Tuesday, 26 May 2009

Following on from my previous post, I got to thinking about a "mathematically optimal greek course". One that casts aside any concept of pedagogy and optimizes for a hypothetical learning machine.

We'd want to teach this machine its vocab in roughly decreasing order of frequency. So words that appear in the NT most often are taught first. We know from the last post that after about 200 words, it would know every word that appears 100 or more times. But what does this mean.

In particular, if we learned words this way, when would we be able to read our first NT verse? And after learning 200 words, how many verses would we be able to read without help?

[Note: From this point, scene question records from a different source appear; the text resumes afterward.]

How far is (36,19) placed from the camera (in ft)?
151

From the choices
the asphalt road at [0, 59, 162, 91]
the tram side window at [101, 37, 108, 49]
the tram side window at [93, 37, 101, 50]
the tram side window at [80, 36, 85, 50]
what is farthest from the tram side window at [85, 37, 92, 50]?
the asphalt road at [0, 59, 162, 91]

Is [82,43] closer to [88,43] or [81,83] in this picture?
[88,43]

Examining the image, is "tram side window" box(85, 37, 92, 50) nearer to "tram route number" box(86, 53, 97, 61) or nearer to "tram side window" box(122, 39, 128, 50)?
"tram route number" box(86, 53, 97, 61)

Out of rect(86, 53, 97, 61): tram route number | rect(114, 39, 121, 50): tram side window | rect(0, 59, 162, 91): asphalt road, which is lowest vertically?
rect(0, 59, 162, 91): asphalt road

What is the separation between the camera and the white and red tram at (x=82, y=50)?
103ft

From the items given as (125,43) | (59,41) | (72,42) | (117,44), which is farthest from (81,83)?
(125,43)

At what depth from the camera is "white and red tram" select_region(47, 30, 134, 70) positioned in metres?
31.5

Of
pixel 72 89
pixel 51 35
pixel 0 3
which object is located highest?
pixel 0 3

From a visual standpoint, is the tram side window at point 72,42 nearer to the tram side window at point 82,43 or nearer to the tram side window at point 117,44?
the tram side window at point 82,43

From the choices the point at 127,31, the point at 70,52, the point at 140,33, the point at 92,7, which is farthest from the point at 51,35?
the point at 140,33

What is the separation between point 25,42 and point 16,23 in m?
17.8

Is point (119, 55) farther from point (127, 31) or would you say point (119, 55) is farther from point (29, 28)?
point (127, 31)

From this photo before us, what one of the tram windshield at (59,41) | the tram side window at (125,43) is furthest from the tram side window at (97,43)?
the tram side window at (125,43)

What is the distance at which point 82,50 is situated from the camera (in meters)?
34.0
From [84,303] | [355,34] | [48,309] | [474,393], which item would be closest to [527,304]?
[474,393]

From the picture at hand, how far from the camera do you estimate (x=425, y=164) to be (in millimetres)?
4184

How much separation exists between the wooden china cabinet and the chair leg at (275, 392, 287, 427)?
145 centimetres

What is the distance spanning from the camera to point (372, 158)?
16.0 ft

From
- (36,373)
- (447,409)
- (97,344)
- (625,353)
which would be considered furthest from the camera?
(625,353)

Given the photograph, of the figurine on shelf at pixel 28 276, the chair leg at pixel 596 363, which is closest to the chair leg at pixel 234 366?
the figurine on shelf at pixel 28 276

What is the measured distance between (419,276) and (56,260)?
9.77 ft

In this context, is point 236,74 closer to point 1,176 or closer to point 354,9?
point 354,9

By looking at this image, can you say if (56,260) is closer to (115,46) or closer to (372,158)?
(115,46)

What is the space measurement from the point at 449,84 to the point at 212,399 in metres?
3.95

We can calculate this very easily. Using our frequency ordered word list we can assign each verse in the bible a score based on the lowest item in the word list. So a verse with no rare words will have a low score, and a verse containing a very rare word will score highly.

It turns out the easiest verse to read, on this scoring system, is Matt 16:15 '"But what about you?" he asked. "Who do you say I am?"' (λέγει αὐτοῖς ὑμεῖς δὲ τίνα με λέγετε εἶναι) It scores 33. So its most uncommon word (τίνα, from τίς "who") is 33 on the frequency word list. Actually all the other words in the verse are in the top 10, even in English you can see that most of them are very common (the verb λέγω "to say" is at number 9, but is the most common verb in the NT).

After Matt 16:15 comes 1 Cor 3:23 'as we are to Christ, Christ is to God' (ὑμεῖς δὲ Χριστοῦ Χριστὸς δὲ θεοῦ) with a score of 35. Then there's a small gap before we get several with scores in the 50s and 60s (some are just short, like John 10:30, others are surprisingly complex, like 1 Cor 8:6, with 27 greek words in the verse, but a score of just 50 - coming in joint 3rd overall).

Now, as in the previous post, I've ignored morphology, which skews these results. You couldn't just teach someone 33 words and have them read Matt 16:15. To get a proper curriculum for the hypothetical greek learning machine, we'd need to include grammar, and that is the subject for another post.